> **TEXT SHOWN**
────────────────────
Biotin, one of the B complex vitamins, is an essential nutrient functioning as a part of the enzyme systems of the human body that are involved in carboxylation and decarboxylation reactions. It is present in many foods and usual diets of adults probably supply an average of 30 to 40mg daily, with large variation. The difficulty of producing biotin deficiency in mammals without the use of avidin indicates that the usual intakes are in excess of those required for normal maintenance and growth.
Currently the only food use of biotin is in milk-free infant formulas and certain special formulas used in the management of older subjects. Infant formulas are likely to provide approximately 95 mg of biotin per day for a 4 month old (about 20 mg per kg body weight) and an adult receiving 2000 kcal in the form of foods for special dietary use under medical supervision could receive up to 300 mg biotin per day (about 5mg per kg body weight). Considerably larger doses (up to 2mg per kg body weight) have been administered without untoward effects in attempts at treating several disease conditions.
Although adverse effects of biotin administration on reproductive performance have been reported in limited experimenys in rats, the effective doses have been extremely large (about 50mg of biotin per kg of body weight).
Such doses are orders of magnitude greater than those to which humans could conceivably be exposed by consumption of processed foods containing added biotin.
The Select Committee concludes that:
There is no evidence in the available information on biotin that demonstrates, or suggests reasonable grounds to suspect a hazard to the public when it is added to foods at levels that are now current or that might reasonably be expected in the future.
────────────────────
> **THE DATA**
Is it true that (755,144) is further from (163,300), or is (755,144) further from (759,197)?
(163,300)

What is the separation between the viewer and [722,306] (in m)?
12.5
────────────────────
> **TASK DIRECTIONS**
Type out the biotin passage word for word, starting with "Although adverse effects" and going on through "of body weight).". The listing has nothing to do with the biotin passage.

> **ANSWER BELOW**
Although adverse effects of biotin administration on reproductive performance have been reported in limited experimenys in rats, the effective doses have been extremely large (about 50mg of biotin per kg of body weight).